QUOTED PASSAGE: Begin

Solar cells are currently the most prominent research topic in the Renewable and Alternative Energy Source field, and has already scaled down the consumption rate of conventional non-renewable energy sources by a significant amount. Recently, an inter institutional group from the Linköping University and the Chinese Academy of Sciences (CAS) has devised a cheap method to manufacture polymer solar cells without taking any help from the high priced Fullerene, an atom-packed carbon allotrope.
Polymer solar cells are a potential variant of Solar cells and has emerged as a cost-effective alternative to Silicon Solar cells. Previously, scientists used to depend on Fullerene to inject its inherited high efficiency into the polymer solar cell when combined. However, a major disadvantage in this method is the inevitable transformation into large crystals at a higher temperature, and the odd behaviour when subjected to illumination.
The group led by Professor Jianhui Hou has achieved a breakthrough by successfully eliminating Fullerene by retaining the desired characteristics with the help of a new found effective combination between polymer PBDB-T and a small molecule called ITIC. Such integration results in an escalation of efficiency by 11%, a value comparable with the Fullerene induced Polymer Solar cells.

QUOTED PASSAGE: End
INPUT DATA: Begin

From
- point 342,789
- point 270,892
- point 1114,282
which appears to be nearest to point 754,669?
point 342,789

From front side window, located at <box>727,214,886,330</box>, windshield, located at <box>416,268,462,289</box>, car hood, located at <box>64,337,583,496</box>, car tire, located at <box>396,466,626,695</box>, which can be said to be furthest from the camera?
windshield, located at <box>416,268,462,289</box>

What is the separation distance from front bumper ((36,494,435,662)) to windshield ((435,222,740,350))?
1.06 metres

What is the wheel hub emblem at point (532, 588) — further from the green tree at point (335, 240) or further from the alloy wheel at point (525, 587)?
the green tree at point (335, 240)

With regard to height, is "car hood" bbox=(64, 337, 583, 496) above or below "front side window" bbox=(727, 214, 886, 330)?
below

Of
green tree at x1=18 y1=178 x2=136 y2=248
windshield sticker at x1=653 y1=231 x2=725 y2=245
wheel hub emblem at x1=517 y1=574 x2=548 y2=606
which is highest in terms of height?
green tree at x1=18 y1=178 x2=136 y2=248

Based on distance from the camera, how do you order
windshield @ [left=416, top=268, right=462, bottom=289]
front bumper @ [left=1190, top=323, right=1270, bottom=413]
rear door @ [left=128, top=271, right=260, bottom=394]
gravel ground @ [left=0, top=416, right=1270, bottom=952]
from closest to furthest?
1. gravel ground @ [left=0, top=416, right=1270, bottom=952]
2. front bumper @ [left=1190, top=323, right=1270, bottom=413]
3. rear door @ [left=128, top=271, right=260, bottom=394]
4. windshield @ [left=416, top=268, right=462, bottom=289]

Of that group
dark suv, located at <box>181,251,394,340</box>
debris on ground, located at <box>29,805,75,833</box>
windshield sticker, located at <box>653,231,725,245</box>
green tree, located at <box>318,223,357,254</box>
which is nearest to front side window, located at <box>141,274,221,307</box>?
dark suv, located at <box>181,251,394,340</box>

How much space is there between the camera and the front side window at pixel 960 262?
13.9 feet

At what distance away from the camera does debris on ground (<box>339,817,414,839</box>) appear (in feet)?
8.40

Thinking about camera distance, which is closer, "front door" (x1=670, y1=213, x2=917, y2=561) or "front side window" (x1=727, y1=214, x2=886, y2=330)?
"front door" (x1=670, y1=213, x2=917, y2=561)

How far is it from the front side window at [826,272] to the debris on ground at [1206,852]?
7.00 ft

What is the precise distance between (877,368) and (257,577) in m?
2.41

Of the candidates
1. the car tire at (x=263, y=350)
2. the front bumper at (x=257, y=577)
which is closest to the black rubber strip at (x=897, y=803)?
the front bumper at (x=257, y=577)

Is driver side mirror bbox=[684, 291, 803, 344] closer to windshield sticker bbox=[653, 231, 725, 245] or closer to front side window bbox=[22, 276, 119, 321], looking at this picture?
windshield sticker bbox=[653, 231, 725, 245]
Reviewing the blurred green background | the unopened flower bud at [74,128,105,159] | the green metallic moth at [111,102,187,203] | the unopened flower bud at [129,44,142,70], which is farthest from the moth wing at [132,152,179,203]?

INPUT DATA: End

◆ QUESTIONS ON THE MATERIAL:
• 1. Answer these questions using the article on polymer solar cells:
(a) Which two institutions made up the group that devised the new manufacturing method?
(b) What two drawbacks does the article give for using Fullerene?
(c) Which polymer and which small molecule form the new combination?
• 2. Output the part of the article on polymer solar cells that opens with the words containing "Polymer solar cells are" and closes with "Polymer Solar cells.", copied exactly.
The listing above is separate material, unconnected to the article on polymer solar cells.

◆ RESPONSES PER TASK:
• 1.
(a) Linköping University and the Chinese Academy of Sciences (CAS).
(b) It inevitably transforms into large crystals at a higher temperature, and it behaves oddly when subjected to illumination.
(c) The polymer PBDB-T and the small molecule ITIC.

• 2.
Polymer solar cells are a potential variant of Solar cells and has emerged as a cost-effective alternative to Silicon Solar cells. Previously, scientists used to depend on Fullerene to inject its inherited high efficiency into the polymer solar cell when combined. However, a major disadvantage in this method is the inevitable transformation into large crystals at a higher temperature, and the odd behaviour when subjected to illumination.
The group led by Professor Jianhui Hou has achieved a breakthrough by successfully eliminating Fullerene by retaining the desired characteristics with the help of a new found effective combination between polymer PBDB-T and a small molecule called ITIC. Such integration results in an escalation of efficiency by 11%, a value comparable with the Fullerene induced Polymer Solar cells.